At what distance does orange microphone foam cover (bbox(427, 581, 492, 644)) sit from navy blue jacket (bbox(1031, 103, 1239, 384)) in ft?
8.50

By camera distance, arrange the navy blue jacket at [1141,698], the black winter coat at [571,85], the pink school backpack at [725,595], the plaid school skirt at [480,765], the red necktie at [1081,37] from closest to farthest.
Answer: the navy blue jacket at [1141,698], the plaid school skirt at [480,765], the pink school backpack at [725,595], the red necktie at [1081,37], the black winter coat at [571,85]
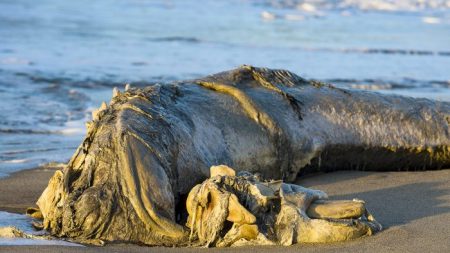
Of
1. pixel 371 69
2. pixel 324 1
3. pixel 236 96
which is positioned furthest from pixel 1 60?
pixel 324 1

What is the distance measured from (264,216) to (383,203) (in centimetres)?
115

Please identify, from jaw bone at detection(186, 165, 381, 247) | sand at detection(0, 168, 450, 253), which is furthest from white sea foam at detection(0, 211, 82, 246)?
jaw bone at detection(186, 165, 381, 247)

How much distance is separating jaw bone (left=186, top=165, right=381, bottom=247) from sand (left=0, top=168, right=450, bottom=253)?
6cm

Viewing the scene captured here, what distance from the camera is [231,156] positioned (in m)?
5.46

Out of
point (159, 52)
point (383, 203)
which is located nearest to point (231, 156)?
point (383, 203)

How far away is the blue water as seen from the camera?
367 inches

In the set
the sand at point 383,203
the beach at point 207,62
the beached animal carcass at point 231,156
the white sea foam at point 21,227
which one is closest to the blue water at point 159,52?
the beach at point 207,62

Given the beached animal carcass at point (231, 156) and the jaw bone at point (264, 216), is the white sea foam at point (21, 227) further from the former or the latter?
the jaw bone at point (264, 216)

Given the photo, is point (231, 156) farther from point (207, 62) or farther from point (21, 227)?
point (207, 62)

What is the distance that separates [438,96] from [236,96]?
18.6 feet

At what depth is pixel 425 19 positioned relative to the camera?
26172 mm

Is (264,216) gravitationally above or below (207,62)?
above

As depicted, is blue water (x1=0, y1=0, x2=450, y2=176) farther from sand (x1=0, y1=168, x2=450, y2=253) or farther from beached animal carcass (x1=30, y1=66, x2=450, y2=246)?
beached animal carcass (x1=30, y1=66, x2=450, y2=246)

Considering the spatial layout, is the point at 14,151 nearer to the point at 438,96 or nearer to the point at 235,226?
the point at 235,226
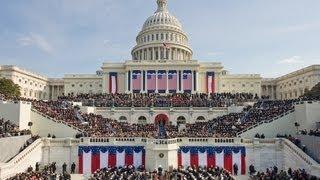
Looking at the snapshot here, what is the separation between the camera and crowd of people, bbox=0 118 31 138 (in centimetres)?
4512

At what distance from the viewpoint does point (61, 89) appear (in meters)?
140

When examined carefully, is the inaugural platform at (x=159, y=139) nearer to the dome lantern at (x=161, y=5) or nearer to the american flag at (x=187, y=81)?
the american flag at (x=187, y=81)

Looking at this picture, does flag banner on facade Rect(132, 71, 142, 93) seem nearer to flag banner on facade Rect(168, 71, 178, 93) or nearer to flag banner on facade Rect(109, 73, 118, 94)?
flag banner on facade Rect(109, 73, 118, 94)

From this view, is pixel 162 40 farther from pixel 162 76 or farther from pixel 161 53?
pixel 162 76

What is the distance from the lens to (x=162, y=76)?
355 feet

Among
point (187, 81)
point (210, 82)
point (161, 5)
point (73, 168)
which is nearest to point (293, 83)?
point (210, 82)

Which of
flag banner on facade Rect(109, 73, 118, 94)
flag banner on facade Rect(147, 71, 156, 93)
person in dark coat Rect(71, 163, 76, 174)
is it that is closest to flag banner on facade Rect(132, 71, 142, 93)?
flag banner on facade Rect(147, 71, 156, 93)

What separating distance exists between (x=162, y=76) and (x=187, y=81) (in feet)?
22.7

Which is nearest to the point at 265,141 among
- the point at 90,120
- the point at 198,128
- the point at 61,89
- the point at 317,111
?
the point at 317,111

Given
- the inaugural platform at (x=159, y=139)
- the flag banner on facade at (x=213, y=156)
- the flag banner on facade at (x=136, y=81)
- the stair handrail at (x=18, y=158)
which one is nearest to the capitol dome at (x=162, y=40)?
the flag banner on facade at (x=136, y=81)

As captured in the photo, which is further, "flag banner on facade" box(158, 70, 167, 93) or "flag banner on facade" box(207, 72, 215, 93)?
"flag banner on facade" box(207, 72, 215, 93)

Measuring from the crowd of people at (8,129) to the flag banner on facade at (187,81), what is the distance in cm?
6058

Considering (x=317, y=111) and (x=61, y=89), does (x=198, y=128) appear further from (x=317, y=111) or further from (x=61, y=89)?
(x=61, y=89)

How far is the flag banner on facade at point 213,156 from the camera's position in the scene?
4800cm
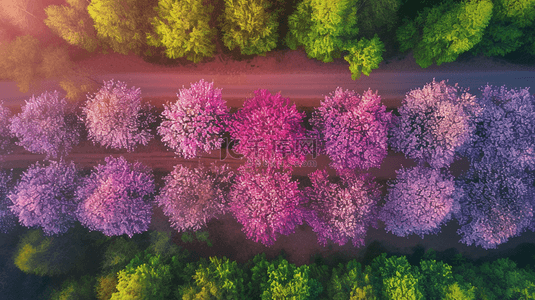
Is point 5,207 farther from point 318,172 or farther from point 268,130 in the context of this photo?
point 318,172

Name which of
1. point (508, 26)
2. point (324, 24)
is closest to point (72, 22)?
point (324, 24)

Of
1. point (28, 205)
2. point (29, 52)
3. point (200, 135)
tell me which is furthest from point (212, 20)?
A: point (28, 205)

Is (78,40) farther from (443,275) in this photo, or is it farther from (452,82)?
(443,275)

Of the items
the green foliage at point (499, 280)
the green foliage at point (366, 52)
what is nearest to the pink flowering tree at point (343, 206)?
the green foliage at point (366, 52)

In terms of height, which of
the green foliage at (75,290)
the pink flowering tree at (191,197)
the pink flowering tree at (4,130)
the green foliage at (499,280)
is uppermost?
the pink flowering tree at (4,130)

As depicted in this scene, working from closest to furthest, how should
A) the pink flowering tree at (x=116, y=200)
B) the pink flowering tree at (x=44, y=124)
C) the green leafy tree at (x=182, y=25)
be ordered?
Result: the green leafy tree at (x=182, y=25) < the pink flowering tree at (x=116, y=200) < the pink flowering tree at (x=44, y=124)

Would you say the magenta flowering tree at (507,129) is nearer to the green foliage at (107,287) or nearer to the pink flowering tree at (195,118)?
the pink flowering tree at (195,118)

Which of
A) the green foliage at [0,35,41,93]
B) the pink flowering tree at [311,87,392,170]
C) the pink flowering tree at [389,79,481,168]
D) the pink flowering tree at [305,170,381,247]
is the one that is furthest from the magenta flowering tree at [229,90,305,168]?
the green foliage at [0,35,41,93]
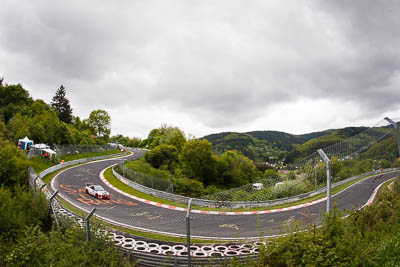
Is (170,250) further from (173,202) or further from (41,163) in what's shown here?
(41,163)

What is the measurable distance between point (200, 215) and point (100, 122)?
6387cm

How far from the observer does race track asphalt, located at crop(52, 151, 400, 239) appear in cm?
1026

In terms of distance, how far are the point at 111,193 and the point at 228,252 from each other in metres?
15.3

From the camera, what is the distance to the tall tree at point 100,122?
69875mm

_Problem requirements_
Rewrite only the listing lines between the one holding "As depicted in" and the one holding "Result: the green", inclusive, swapping "ordered" for "arranged" and leaving everything else unchanged.

_Answer to the problem_
As depicted in this scene, working from closest to furthest, how should
A) the pink flowering tree at (x=116, y=200)
B) the pink flowering tree at (x=44, y=124)
C) the green leafy tree at (x=182, y=25)
be arranged?
Result: the green leafy tree at (x=182, y=25) < the pink flowering tree at (x=116, y=200) < the pink flowering tree at (x=44, y=124)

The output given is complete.